Sa santé ébranlée par les fatigues de la dernière campagne, disait-il,
exigeait d'ailleurs qu'il prit quelque repos. Moreau
ne répondit que faiblement aux observations de son lieutenant général.
Toutefois, il rejeta la supposition qu'on lui prêtait de vouloir se ménager
les affaires brillantes, et affirma qu'il ne gardait le commandement direct
d'un corps que pour avoir plus de certitude de l'engager au mieux des
circonstances.

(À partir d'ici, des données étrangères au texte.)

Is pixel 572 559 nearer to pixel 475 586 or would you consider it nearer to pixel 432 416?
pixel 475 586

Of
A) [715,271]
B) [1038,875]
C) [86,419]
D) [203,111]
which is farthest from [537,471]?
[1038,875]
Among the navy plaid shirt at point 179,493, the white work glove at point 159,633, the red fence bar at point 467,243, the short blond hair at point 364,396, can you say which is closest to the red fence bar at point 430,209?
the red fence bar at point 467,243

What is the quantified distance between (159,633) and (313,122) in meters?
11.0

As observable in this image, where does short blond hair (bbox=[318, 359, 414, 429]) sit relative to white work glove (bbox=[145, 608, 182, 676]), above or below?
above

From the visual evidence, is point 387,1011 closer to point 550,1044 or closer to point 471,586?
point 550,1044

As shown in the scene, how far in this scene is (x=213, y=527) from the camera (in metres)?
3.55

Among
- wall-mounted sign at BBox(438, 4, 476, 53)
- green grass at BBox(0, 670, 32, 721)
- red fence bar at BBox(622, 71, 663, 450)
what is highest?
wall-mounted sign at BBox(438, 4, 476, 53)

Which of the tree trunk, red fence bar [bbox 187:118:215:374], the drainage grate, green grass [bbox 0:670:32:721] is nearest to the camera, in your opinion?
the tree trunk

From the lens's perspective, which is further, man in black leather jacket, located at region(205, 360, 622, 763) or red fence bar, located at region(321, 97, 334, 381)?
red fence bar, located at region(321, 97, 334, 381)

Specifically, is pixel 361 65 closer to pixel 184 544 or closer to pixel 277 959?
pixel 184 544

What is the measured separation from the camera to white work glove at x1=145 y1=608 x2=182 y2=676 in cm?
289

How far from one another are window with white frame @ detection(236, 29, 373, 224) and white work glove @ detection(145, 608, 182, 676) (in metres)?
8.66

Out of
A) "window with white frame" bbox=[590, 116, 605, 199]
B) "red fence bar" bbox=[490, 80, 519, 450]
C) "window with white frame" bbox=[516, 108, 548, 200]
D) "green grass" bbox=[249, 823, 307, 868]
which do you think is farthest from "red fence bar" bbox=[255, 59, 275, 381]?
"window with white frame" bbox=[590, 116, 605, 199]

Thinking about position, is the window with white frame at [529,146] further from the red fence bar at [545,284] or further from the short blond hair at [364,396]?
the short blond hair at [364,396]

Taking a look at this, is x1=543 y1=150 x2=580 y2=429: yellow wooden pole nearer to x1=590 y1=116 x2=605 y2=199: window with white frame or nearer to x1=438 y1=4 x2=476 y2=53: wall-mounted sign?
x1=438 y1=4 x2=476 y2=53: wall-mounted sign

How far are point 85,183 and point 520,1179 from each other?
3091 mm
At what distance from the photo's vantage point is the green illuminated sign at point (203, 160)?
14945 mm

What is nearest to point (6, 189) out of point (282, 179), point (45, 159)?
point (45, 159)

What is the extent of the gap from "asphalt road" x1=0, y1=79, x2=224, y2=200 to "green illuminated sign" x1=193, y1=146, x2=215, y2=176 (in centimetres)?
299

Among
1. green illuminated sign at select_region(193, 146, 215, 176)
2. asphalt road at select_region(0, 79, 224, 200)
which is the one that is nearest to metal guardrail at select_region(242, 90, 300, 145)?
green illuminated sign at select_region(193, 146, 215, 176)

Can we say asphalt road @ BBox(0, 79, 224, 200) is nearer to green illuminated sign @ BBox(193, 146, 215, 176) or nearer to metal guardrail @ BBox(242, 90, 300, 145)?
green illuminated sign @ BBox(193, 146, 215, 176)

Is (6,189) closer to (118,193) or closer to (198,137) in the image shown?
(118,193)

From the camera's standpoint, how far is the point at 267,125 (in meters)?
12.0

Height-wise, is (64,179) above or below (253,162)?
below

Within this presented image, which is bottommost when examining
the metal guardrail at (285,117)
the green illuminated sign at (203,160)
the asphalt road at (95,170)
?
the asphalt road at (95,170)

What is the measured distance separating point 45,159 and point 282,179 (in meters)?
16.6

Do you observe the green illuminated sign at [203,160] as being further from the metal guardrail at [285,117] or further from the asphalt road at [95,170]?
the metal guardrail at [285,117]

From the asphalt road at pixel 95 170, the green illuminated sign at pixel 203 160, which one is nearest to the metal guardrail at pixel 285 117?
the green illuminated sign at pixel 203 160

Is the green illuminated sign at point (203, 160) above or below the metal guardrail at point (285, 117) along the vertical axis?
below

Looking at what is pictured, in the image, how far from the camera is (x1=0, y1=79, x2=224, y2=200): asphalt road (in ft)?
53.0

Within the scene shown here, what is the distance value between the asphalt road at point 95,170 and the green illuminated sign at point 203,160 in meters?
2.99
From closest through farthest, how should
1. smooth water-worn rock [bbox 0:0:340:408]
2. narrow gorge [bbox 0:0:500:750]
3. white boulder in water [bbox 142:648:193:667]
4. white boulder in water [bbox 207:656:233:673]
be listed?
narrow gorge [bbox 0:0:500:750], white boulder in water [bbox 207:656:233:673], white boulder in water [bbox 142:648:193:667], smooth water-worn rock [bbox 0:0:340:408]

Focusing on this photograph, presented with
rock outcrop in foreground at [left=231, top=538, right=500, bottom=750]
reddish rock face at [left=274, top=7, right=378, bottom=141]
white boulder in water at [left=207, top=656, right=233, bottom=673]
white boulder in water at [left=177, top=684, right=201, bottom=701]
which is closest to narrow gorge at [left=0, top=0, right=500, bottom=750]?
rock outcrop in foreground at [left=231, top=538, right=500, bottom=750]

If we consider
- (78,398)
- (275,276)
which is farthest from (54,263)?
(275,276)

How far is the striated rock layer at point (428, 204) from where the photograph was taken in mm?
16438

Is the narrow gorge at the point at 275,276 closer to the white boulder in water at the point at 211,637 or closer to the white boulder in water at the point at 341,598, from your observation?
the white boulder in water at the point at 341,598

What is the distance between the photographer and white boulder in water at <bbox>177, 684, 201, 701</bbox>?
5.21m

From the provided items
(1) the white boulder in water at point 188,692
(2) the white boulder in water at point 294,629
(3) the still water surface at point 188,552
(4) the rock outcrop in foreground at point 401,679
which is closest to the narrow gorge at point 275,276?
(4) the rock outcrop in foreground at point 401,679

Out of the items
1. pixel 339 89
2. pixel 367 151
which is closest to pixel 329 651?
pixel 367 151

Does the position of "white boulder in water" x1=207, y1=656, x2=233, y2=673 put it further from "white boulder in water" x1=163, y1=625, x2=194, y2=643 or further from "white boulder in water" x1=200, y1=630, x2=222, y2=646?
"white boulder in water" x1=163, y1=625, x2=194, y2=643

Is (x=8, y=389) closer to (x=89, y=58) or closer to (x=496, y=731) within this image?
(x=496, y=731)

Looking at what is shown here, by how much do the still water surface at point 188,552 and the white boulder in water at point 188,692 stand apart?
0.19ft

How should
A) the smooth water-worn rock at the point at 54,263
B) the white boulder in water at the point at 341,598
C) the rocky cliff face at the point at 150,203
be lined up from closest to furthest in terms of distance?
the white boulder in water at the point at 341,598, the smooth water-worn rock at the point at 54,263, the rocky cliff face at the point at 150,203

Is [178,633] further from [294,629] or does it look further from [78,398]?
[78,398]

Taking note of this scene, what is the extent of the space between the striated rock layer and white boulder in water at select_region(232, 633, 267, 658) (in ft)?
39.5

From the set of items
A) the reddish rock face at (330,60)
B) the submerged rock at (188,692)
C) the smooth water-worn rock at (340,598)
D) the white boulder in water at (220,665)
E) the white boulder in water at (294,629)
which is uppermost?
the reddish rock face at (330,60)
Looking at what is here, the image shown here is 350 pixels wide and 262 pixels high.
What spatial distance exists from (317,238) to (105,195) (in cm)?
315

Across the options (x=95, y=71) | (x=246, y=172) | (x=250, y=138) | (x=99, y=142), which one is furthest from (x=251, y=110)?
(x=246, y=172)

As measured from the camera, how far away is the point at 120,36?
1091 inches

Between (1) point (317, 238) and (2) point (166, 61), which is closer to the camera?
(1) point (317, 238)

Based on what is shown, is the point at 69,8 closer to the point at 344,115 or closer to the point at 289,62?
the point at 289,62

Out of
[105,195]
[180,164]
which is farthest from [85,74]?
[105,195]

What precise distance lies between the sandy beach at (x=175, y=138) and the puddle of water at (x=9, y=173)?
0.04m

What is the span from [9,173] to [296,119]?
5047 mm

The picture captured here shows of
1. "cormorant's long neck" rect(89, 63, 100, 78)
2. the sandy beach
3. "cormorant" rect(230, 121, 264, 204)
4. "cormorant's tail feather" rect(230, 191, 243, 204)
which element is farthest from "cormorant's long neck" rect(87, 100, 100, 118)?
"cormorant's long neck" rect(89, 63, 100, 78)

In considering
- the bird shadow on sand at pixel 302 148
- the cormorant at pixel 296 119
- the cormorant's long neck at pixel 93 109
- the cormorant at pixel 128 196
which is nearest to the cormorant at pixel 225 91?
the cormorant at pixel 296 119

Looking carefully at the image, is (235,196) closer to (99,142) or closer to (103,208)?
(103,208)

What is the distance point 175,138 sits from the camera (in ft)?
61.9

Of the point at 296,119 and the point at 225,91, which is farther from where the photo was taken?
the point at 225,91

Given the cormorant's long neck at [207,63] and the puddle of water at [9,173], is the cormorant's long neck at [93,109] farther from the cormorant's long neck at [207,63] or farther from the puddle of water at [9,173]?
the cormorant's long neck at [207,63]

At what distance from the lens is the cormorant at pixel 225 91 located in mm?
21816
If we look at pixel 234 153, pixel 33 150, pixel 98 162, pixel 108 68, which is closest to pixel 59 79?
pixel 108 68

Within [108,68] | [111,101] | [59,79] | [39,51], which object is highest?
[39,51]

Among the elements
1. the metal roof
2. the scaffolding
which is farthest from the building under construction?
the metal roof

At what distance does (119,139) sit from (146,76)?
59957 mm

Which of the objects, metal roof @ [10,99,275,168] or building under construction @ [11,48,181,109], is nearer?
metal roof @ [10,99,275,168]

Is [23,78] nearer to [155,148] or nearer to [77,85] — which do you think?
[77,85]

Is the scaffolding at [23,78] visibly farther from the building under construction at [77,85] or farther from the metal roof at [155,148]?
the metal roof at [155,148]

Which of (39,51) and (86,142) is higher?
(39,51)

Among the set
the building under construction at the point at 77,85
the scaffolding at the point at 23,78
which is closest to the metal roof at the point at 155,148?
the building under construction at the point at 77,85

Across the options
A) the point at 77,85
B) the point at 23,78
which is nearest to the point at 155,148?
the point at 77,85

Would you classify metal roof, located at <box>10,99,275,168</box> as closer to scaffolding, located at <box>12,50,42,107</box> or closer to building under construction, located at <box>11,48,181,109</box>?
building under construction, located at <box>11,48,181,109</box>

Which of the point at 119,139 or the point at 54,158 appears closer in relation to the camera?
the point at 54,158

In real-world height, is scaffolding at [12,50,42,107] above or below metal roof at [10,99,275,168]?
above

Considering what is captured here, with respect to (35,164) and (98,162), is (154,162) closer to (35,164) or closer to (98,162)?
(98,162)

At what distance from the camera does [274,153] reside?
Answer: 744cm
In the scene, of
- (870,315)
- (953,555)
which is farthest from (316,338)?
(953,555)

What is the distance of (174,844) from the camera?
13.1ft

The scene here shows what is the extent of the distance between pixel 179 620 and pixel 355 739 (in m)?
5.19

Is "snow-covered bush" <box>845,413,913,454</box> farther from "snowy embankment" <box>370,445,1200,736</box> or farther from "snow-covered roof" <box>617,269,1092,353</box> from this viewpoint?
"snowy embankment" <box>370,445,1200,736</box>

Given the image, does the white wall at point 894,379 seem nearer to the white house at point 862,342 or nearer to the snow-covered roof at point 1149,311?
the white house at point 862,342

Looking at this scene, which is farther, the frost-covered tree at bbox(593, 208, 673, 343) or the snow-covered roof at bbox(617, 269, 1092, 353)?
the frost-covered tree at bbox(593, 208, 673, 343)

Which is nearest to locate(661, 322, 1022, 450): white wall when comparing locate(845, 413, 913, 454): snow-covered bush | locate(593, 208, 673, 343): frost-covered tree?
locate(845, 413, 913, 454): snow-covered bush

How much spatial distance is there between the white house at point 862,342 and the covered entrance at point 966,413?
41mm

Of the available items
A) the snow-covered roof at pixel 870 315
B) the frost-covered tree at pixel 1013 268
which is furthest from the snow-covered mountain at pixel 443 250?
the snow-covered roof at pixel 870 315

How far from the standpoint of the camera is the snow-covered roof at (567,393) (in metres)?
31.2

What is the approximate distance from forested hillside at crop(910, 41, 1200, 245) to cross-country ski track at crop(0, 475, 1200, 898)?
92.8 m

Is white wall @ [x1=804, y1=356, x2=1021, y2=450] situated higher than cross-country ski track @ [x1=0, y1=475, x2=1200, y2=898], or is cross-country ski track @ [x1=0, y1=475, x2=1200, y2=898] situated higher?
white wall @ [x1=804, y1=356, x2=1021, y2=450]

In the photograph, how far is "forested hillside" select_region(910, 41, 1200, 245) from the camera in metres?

Il supplia Saint-Cyr, qu'il appréciait beaucoup, de commencer
au moins la campagne, l'assurant que si sa santé ne lui permettait pas de la
faire tout entière, il ne s'opposerait pas à ce qu'il se retirât. Saint-Cyr
se décida à rester à l'armée, mais il ne tarda pas, dit-il, « à s'en
repentir, car le corps dont Moreau avait conservé le commandement, quoique
désigné sous le nom de corps de réserve, fut, comme les autres, en première
ligne[36]. » Le 1er
floréal (21
avril), l'armée
française s'étendait, le long du Rhin, depuis Coire, par le lac de Constance,
Râle et Strasbourg, jusqu'aux abords de Mannheim. Elle occupait, par des
détachements, les vallées supérieures du Rhône, du Rhin et de la Reuss ; ses
divisions, dites stationnaires, avaient leur quartier-général à Besançon (6e), Nancy (4e), Metz (3e), Strasbourg (5e), Mayence (corps du bas
Rhin), Coblentz (26e), celle-ci gardant à l'extrême
gauche Bonn et Düsseldorf. Le
grand quartier général avait été transféré le 29 germinal, de Haie à Colmar[37] et, de sa personne, Moreau
s'était rendu à Strasbourg dans la nuit du 28 au 29 germinal[38], pour donner le change aux
Autrichiens sur ses projets, en attirant leur attention vers le Rhin moyen. L'aile
droite (quartier général Zürich), commandée par le lieutenant général Lecourbe, se
composait de quatre divisions d'infanterie, une division dite de réserve et
un parc d'artillerie. Son effectif était de 35.377 fusils, 3.146 sabres, 2.920
canonniers et pontonniers. La première division occupait Berne, Lausanne, le
Valais, la haute vallée de la Reuss ; les autres étaient stationnées entre le
Rhin, les lacs de Constance, de Wallenstadt, de Zürich et l'Aar. Le corps
de réserve, placé sous les ordres directs de Moreau, comprenait trois
divisions d'infanterie, une de cavalerie, un parc d'artillerie. Sa force
était de 19.938 fusils, 4.823 sabres, 615 canonniers. Il était cantonné entre
Bâle, Colmar, Belfort ; sa cavalerie sur le versant occidental des Vosges. Le corps
du centre (quartier général Strasbourg), avait pour chef le lieutenant général Saint-Cyr
et se subdivisait en trois divisions d'infanterie, une division dite de
réserve, un parc d'artillerie. Son effectif était de 28.817 fusils, 3.599
sabres, 1.835 canonniers. Il était établi entre Colmar, Brisach, Strasbourg,
Schlestadt. L’aile
gauche (quartier général Strasbourg), commandée par le lieutenant général
Sainte-Suzanne, se composait de quatre divisions d'infanterie et d'un parc
d'artillerie. Elle comptait 12.797 fusils, 3.910 sabres, 1.454 canonniers et
pontonniers. La zone de ses cantonnements était limitée par Molsheim,
Strasbourg, Kehl, Germersheim, Landau, Saverne. La
force totale de l'armée du Rhin disponible pour des opérations de campagne
s'élevait donc, le 1er floréal, à 119.237 hommes[39] et 29.247 chevaux[40]. Le nombre des bouches à feu
attelées était de 116. À la
même date du 21 avril, l'armée autrichienne s'étendait en cordon de Heidelberg,
par Dürlach, Gengenbach, Fribourg, Säckingen, Schaffouse, Feldkirch, à Coire.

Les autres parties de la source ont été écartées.